**SUPPLIED TEXT**.
################

SparseCoop: Cooperative Perception with Kinematic-Grounded Queries
Jiahao Wang, Zhongwei Jiang, Wenchao Sun, Jiaru Zhong, Haibao Yu, Yuner Zhang, Chenyang Lu, Chuang Zhang, Lei He, Shaobing Xu, Jianqiang Wang
TL;DR
SparseCoop presents a fully sparse cooperative perception framework that removes dense BEV features and relies on kinematic-grounded queries (KGQ) for precise spatio-temporal alignment across asynchronous viewpoints.The method introduces a coarse-to-fine aggregation pipeline and a cooperative instance denoising task to stabilize training and improve fusion among ego and cooperative agents.Across V2X-Seq and Griffin benchmarks, SparseCoop achieves state-of-the-art detection and tracking performance with significantly lower transmission costs and robust latency tolerance, demonstrating practical viability for real-world cooperative perception.Key innovations include the explicit 11D state in KGQ, a Geo-Appearance Matching strategy for cross-agent pairing, and an attention-based refinement framework grounded in ego-vehicle imagery.
Abstract
Cooperative perception is critical for autonomous driving, overcoming the inherent limitations of a single vehicle, such as occlusions and constrained fields-of-view. However, current approaches sharing dense Bird's-Eye-View (BEV) features are constrained by quadratically-scaling communication costs and the lack of flexibility and interpretability for precise alignment across asynchronous or disparate viewpoints. While emerging sparse query-based methods offer an alternative, they often suffer from inadequate geometric representations, suboptimal fusion strategies, and training instability. In this paper, we propose SparseCoop, a fully sparse cooperative perception framework for 3D detection and tracking that completely discards intermediate BEV representations. Our framework features a trio of innovations: a kinematic-grounded instance query that uses an explicit state vector with 3D geometry and velocity for precise spatio-temporal alignment; a coarse-to-fine aggregation module for robust fusion; and a cooperative instance denoising task to accelerate and stabilize training. Experiments on V2X-Seq and Griffin datasets show SparseCoop achieves state-of-the-art performance. Notably, it delivers this with superior computational efficiency, low transmission cost, and strong robustness to communication latency. Code is available at https://github.com/wang-jh18-SVM/SparseCoop.

################

[Entries from a collection]
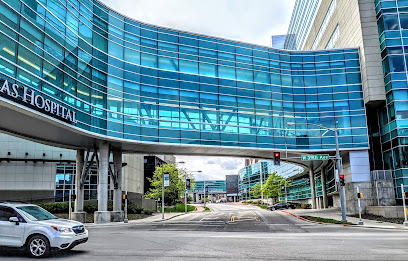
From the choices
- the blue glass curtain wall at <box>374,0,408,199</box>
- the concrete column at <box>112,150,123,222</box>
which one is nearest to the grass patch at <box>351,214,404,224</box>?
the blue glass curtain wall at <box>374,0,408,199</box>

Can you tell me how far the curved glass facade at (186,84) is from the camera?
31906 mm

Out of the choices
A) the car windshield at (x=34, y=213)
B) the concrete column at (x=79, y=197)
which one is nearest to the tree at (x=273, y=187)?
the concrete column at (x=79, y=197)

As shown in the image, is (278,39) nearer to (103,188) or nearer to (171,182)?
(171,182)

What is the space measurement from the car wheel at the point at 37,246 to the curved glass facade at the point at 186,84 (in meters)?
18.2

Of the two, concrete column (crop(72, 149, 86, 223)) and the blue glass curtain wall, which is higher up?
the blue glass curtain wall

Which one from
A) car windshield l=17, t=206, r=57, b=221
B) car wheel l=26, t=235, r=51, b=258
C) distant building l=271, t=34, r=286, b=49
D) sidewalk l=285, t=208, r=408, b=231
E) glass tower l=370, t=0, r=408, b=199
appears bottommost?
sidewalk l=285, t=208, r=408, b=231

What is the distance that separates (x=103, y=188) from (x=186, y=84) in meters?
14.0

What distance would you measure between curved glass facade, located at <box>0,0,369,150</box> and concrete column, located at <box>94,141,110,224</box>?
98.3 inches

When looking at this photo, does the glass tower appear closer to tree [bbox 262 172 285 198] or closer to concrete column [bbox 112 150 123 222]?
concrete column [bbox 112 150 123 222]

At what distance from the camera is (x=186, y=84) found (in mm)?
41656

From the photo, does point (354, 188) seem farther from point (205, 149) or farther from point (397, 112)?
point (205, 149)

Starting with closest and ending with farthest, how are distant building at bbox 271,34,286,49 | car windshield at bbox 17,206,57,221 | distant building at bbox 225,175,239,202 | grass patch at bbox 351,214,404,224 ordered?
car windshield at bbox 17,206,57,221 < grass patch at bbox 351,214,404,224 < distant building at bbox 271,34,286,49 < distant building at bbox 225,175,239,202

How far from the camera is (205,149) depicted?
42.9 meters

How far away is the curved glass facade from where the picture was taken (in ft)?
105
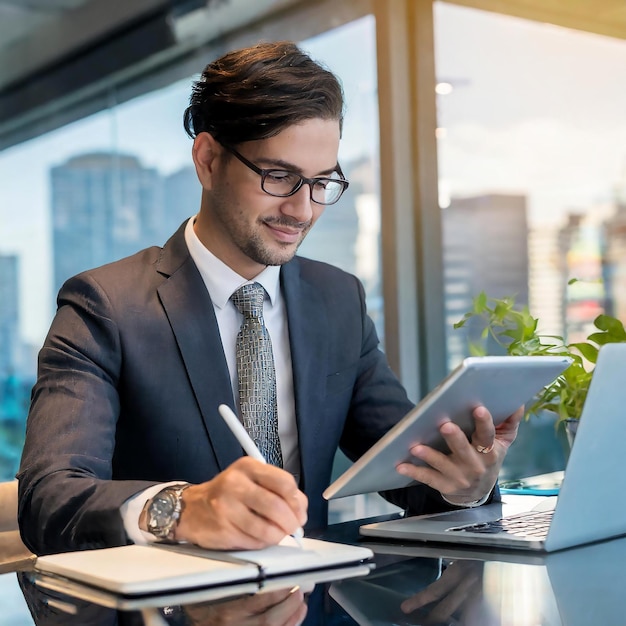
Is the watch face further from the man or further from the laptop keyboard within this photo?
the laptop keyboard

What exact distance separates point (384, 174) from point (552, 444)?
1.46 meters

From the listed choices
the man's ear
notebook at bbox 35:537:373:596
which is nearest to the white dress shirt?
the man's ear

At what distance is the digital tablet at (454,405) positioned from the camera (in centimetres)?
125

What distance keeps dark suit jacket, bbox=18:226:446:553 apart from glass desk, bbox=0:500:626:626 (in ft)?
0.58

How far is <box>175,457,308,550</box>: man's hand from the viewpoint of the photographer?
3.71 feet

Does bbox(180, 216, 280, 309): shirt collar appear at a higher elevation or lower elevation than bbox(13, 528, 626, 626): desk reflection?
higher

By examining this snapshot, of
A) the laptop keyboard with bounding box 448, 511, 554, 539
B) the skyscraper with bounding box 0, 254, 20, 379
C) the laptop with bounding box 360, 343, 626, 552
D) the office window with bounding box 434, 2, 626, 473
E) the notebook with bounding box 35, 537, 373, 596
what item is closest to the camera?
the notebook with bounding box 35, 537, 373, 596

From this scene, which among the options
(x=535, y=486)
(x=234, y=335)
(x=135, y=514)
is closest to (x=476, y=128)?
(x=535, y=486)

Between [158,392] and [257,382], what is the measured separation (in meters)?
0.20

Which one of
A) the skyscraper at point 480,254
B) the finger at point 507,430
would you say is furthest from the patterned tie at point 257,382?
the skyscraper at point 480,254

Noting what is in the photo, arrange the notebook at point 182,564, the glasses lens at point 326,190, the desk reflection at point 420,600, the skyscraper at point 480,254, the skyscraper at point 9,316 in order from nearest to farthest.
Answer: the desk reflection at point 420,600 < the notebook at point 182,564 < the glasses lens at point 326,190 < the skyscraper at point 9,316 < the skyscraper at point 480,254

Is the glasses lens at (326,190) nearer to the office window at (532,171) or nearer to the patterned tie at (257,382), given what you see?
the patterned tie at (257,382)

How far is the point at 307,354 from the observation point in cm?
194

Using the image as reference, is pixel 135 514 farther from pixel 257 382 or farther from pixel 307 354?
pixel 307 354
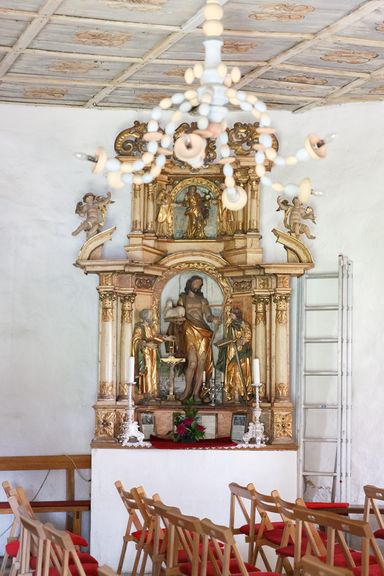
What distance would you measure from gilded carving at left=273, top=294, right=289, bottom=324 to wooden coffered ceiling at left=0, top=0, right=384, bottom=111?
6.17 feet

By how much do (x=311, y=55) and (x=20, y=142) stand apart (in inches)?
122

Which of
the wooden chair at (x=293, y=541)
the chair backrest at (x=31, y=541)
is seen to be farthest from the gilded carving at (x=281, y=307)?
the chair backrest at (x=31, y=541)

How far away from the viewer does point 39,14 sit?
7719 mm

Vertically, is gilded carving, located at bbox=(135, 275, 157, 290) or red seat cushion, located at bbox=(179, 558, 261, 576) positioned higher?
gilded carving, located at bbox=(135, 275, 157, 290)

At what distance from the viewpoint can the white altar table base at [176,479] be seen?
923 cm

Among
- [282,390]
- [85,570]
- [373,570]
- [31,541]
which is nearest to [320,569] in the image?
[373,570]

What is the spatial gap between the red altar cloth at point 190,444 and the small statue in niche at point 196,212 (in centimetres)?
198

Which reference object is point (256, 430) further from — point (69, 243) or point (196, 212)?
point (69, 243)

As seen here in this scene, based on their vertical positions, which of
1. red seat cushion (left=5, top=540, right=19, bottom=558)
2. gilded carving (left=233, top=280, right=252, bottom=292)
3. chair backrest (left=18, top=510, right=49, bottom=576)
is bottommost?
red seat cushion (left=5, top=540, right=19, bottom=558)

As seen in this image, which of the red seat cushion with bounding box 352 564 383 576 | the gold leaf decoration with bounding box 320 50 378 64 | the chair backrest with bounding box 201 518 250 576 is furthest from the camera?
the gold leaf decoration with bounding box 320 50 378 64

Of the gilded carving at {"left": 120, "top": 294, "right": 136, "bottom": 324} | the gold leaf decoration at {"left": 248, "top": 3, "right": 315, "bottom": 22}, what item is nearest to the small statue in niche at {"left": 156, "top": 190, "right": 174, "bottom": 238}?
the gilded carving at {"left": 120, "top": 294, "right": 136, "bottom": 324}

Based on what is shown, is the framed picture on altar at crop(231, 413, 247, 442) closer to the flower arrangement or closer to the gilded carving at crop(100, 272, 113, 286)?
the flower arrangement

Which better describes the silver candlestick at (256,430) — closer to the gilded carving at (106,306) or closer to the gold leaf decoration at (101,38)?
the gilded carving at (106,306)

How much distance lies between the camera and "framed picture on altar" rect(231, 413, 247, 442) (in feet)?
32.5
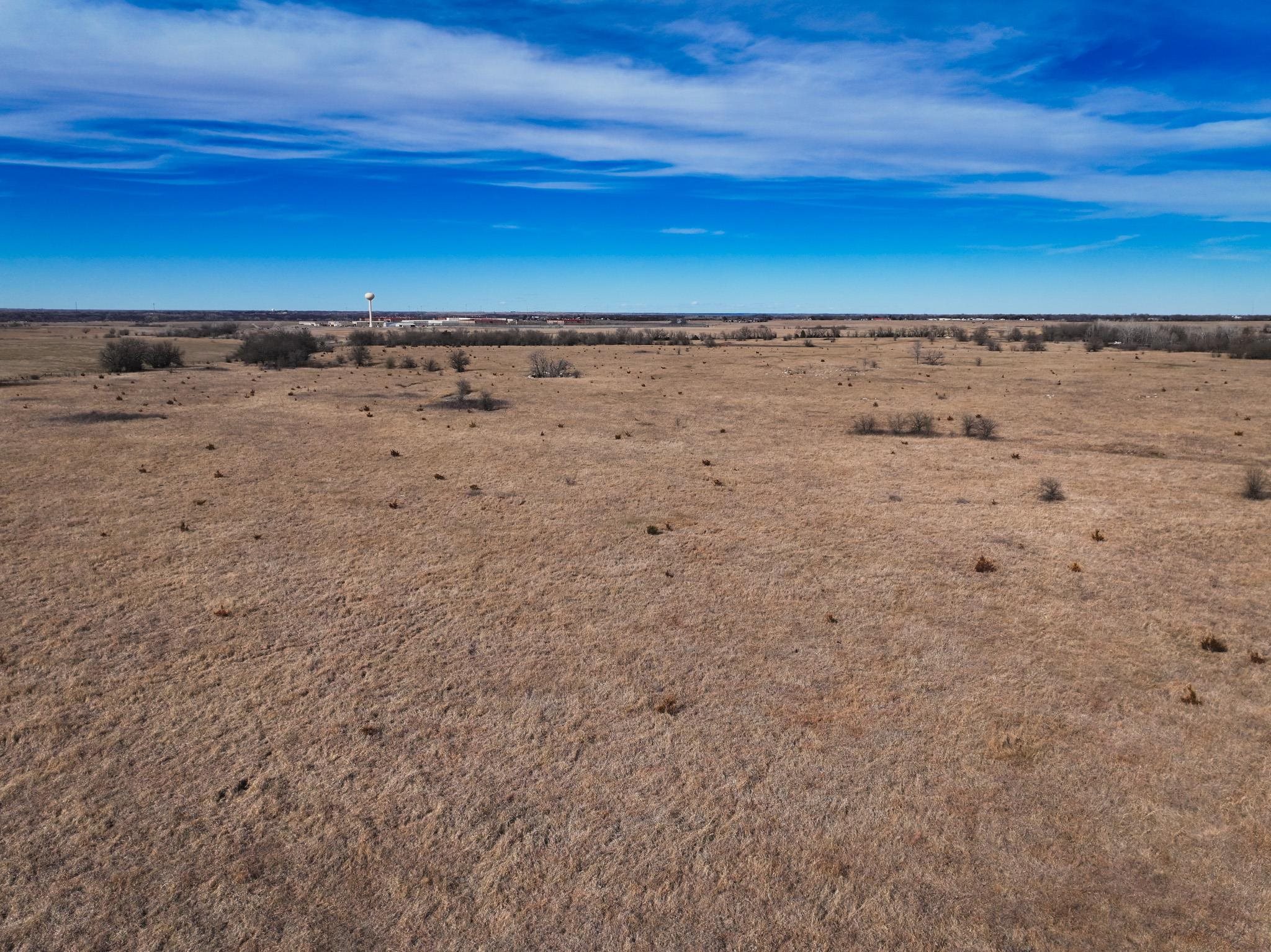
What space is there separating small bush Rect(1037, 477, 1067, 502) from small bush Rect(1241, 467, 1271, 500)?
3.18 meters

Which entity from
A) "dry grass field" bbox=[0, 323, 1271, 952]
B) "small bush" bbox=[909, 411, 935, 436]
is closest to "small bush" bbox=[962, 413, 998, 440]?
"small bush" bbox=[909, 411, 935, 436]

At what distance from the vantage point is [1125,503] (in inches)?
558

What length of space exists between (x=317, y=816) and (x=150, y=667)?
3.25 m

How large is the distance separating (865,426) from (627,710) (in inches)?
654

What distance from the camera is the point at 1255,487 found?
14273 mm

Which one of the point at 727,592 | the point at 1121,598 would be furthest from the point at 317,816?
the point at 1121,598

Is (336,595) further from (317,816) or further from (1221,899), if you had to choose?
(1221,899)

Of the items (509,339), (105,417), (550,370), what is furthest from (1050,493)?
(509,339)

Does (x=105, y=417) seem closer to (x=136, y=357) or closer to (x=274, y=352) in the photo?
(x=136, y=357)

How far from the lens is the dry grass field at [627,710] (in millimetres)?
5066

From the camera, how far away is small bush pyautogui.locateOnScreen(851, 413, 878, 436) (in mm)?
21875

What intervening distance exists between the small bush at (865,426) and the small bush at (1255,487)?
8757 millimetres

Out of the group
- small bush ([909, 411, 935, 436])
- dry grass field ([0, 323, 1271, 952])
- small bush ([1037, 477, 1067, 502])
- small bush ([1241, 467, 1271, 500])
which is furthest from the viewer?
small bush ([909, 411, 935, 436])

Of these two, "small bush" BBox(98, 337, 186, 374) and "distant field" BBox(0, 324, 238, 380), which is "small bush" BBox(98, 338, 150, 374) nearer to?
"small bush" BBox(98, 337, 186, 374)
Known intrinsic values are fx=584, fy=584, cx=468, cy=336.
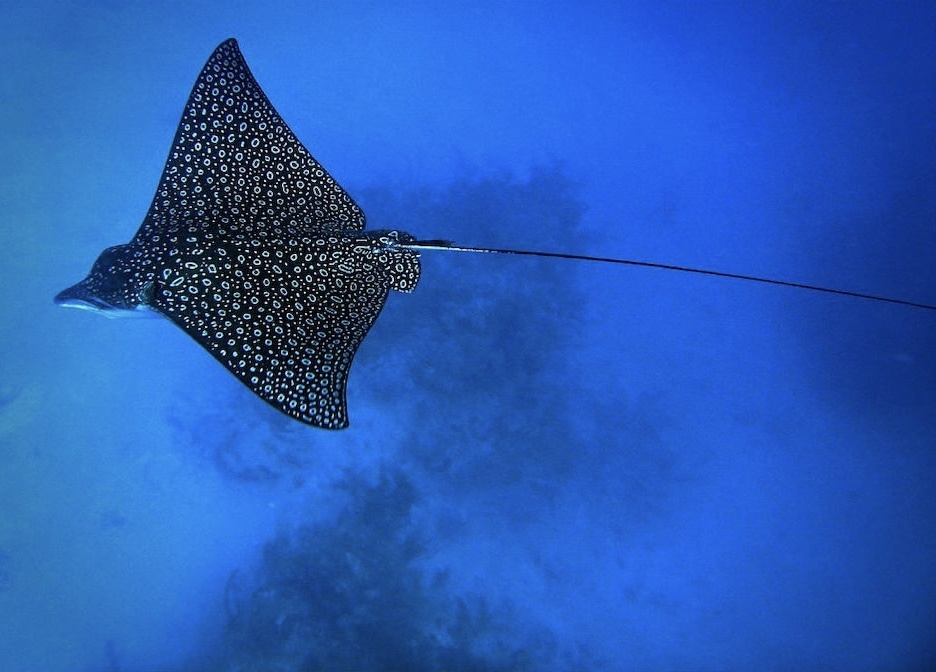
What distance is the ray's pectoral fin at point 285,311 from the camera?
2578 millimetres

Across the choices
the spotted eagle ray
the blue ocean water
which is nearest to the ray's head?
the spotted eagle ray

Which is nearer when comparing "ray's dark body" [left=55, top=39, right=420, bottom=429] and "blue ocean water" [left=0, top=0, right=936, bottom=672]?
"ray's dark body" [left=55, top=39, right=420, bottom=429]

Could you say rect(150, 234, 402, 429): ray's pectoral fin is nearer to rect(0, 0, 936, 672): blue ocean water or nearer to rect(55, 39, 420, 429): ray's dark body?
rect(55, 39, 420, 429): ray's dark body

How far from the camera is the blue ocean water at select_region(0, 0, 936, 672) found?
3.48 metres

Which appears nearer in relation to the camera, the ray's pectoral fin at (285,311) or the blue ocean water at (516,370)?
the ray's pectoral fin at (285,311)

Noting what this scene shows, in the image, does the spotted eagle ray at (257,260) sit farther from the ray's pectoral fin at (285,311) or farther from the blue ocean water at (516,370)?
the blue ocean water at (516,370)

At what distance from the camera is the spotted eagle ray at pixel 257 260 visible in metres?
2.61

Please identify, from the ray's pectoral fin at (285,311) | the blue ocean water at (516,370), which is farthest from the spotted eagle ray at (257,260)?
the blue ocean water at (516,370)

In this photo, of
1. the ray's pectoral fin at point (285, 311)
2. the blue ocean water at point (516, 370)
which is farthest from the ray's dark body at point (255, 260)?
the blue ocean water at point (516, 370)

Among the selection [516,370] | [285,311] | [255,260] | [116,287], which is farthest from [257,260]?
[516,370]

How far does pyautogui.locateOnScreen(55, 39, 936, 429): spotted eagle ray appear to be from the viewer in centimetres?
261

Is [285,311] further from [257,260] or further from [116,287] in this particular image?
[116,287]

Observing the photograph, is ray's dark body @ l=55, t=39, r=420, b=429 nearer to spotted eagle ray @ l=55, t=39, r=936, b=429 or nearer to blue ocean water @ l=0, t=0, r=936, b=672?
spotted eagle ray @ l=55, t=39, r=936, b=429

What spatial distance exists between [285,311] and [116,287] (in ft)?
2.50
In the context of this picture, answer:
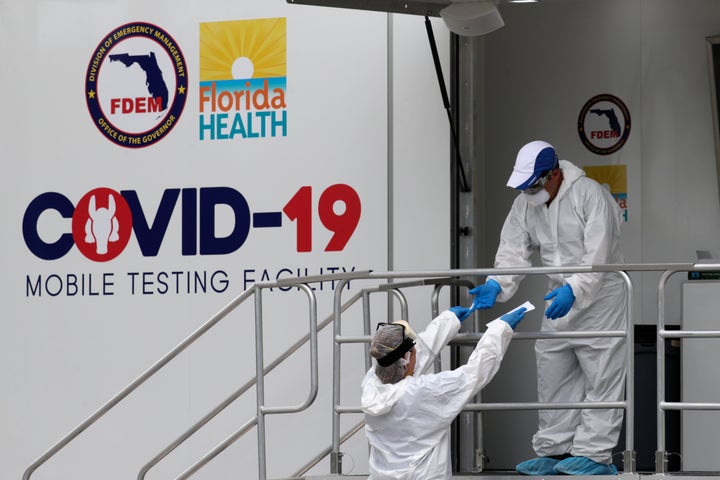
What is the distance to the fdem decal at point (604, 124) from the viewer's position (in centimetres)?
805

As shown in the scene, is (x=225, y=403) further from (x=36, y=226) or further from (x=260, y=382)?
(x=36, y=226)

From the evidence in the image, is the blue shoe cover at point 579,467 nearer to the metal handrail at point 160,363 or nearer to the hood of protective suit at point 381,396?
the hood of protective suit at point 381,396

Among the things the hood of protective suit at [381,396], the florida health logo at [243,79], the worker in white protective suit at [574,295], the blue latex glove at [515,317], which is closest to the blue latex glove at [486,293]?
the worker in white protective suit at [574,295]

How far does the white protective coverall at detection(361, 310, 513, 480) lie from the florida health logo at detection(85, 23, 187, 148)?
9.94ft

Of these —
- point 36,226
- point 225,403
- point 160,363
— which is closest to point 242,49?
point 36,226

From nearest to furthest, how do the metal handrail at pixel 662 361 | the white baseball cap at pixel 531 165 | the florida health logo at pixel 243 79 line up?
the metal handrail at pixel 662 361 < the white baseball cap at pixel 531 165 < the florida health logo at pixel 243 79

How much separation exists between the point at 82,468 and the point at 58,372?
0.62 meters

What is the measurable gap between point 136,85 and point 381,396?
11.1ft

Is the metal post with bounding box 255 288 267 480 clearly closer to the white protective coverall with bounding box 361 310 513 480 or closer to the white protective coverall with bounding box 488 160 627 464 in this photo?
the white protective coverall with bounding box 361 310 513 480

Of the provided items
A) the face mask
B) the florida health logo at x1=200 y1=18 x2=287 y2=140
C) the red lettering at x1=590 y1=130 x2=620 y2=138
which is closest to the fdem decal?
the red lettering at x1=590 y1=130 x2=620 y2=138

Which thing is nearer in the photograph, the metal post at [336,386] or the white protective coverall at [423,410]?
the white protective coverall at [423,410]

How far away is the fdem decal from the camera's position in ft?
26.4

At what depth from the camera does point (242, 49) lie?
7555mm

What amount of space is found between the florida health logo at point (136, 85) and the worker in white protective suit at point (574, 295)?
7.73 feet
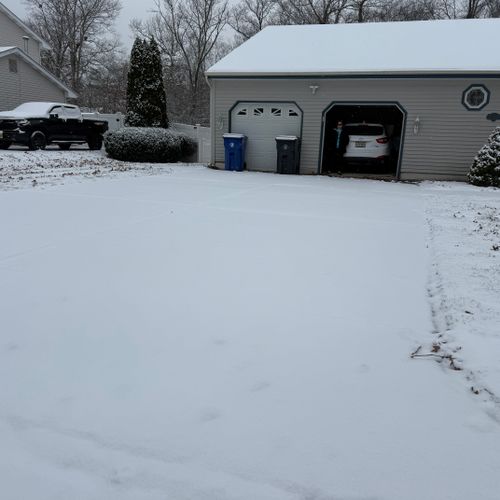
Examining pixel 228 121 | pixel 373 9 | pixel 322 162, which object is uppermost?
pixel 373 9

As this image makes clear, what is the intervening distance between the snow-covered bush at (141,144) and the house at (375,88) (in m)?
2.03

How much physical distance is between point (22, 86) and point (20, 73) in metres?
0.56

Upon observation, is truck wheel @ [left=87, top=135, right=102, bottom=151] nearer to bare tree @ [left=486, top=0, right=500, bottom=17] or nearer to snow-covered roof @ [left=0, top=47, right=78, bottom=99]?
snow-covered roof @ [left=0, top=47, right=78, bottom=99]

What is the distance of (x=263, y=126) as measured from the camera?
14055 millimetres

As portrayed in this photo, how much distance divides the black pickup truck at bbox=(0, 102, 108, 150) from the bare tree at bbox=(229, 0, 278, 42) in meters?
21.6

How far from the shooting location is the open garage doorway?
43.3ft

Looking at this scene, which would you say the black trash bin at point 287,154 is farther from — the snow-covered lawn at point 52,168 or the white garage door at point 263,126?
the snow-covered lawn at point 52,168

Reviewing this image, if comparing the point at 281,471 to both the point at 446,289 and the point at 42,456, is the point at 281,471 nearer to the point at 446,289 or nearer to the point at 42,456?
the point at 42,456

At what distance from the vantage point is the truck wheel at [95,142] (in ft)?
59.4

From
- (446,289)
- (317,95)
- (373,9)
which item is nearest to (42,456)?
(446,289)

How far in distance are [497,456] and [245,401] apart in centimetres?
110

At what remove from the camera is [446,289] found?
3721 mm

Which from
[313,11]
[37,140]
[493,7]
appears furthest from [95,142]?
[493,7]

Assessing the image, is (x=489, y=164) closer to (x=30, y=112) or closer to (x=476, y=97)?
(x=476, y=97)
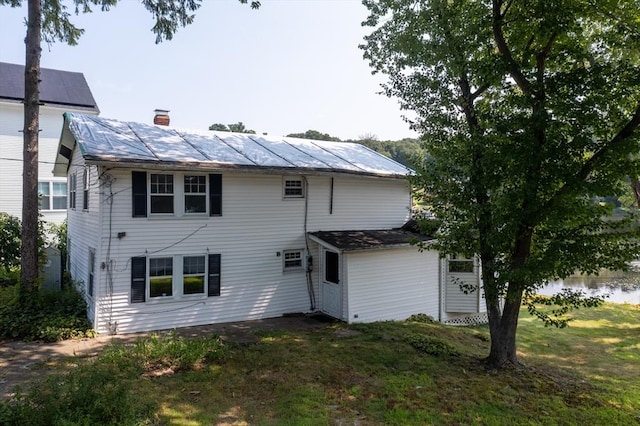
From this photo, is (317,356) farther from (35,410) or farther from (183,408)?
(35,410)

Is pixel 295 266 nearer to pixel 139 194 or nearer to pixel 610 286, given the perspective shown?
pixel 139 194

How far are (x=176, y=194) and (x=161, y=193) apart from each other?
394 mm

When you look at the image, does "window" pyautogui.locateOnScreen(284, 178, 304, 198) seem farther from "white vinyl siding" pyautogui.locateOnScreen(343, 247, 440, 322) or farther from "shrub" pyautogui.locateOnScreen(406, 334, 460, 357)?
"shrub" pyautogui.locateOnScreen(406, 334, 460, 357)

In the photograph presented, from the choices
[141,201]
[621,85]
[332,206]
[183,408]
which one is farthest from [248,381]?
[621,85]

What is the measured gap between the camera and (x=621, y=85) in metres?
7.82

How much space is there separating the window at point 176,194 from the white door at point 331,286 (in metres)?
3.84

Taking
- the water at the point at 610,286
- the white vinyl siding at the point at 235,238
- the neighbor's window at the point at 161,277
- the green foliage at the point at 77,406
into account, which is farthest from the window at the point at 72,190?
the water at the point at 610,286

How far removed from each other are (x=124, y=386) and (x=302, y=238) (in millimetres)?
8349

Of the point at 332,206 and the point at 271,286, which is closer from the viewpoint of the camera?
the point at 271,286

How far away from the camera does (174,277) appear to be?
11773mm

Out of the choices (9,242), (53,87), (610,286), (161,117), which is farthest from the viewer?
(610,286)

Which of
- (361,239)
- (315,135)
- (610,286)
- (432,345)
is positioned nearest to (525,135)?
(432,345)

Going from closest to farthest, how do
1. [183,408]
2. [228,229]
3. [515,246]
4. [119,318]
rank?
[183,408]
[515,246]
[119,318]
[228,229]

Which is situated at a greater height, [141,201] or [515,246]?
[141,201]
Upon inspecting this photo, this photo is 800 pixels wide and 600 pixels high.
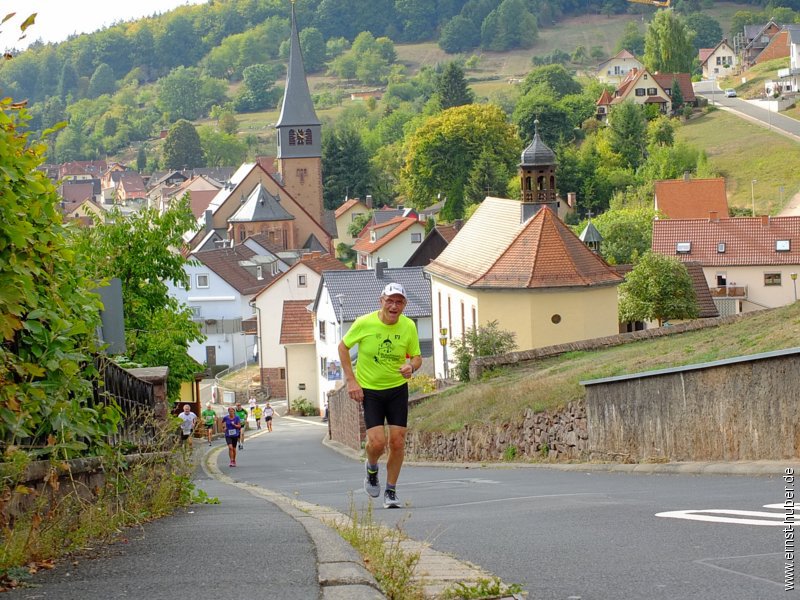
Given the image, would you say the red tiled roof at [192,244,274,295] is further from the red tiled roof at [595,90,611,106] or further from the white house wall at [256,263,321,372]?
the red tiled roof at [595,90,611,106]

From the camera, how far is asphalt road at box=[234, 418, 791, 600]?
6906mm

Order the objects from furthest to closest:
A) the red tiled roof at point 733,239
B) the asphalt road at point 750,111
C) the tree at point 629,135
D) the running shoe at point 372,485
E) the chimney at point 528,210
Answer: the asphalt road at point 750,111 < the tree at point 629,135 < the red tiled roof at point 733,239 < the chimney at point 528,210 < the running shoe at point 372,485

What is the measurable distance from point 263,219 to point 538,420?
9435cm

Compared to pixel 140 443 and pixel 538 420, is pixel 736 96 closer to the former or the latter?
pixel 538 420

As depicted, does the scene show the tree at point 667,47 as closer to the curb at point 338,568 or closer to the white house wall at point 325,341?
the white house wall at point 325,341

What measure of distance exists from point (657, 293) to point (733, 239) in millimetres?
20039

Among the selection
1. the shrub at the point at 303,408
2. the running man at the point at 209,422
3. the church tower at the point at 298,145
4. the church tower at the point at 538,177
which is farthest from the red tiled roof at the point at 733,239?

################

**WHAT THE EXERCISE ASKS**.
Return the entire SparseCoop text from above, word for word.

**TASK SOLUTION**.
SparseCoop: Cooperative Perception with Kinematic-Grounded Queries
Jiahao Wang, Zhongwei Jiang, Wenchao Sun, Jiaru Zhong, Haibao Yu, Yuner Zhang, Chenyang Lu, Chuang Zhang, Lei He, Shaobing Xu, Jianqiang Wang
TL;DR
SparseCoop presents a fully sparse cooperative perception framework that removes dense BEV features and relies on kinematic-grounded queries (KGQ) for precise spatio-temporal alignment across asynchronous viewpoints.The method introduces a coarse-to-fine aggregation pipeline and a cooperative instance denoising task to stabilize training and improve fusion among ego and cooperative agents.Across V2X-Seq and Griffin benchmarks, SparseCoop achieves state-of-the-art detection and tracking performance with significantly lower transmission costs and robust latency tolerance, demonstrating practical viability for real-world cooperative perception.Key innovations include the explicit 11D state in KGQ, a Geo-Appearance Matching strategy for cross-agent pairing, and an attention-based refinement framework grounded in ego-vehicle imagery.
Abstract
Cooperative perception is critical for autonomous driving, overcoming the inherent limitations of a single vehicle, such as occlusions and constrained fields-of-view. However, current approaches sharing dense Bird's-Eye-View (BEV) features are constrained by quadratically-scaling communication costs and the lack of flexibility and interpretability for precise alignment across asynchronous or disparate viewpoints. While emerging sparse query-based methods offer an alternative, they often suffer from inadequate geometric representations, suboptimal fusion strategies, and training instability. In this paper, we propose SparseCoop, a fully sparse cooperative perception framework for 3D detection and tracking that completely discards intermediate BEV representations. Our framework features a trio of innovations: a kinematic-grounded instance query that uses an explicit state vector with 3D geometry and velocity for precise spatio-temporal alignment; a coarse-to-fine aggregation module for robust fusion; and a cooperative instance denoising task to accelerate and stabilize training. Experiments on V2X-Seq and Griffin datasets show SparseCoop achieves state-of-the-art performance. Notably, it delivers this with superior computational efficiency, low transmission cost, and strong robustness to communication latency. Code is available at https://github.com/wang-jh18-SVM/SparseCoop.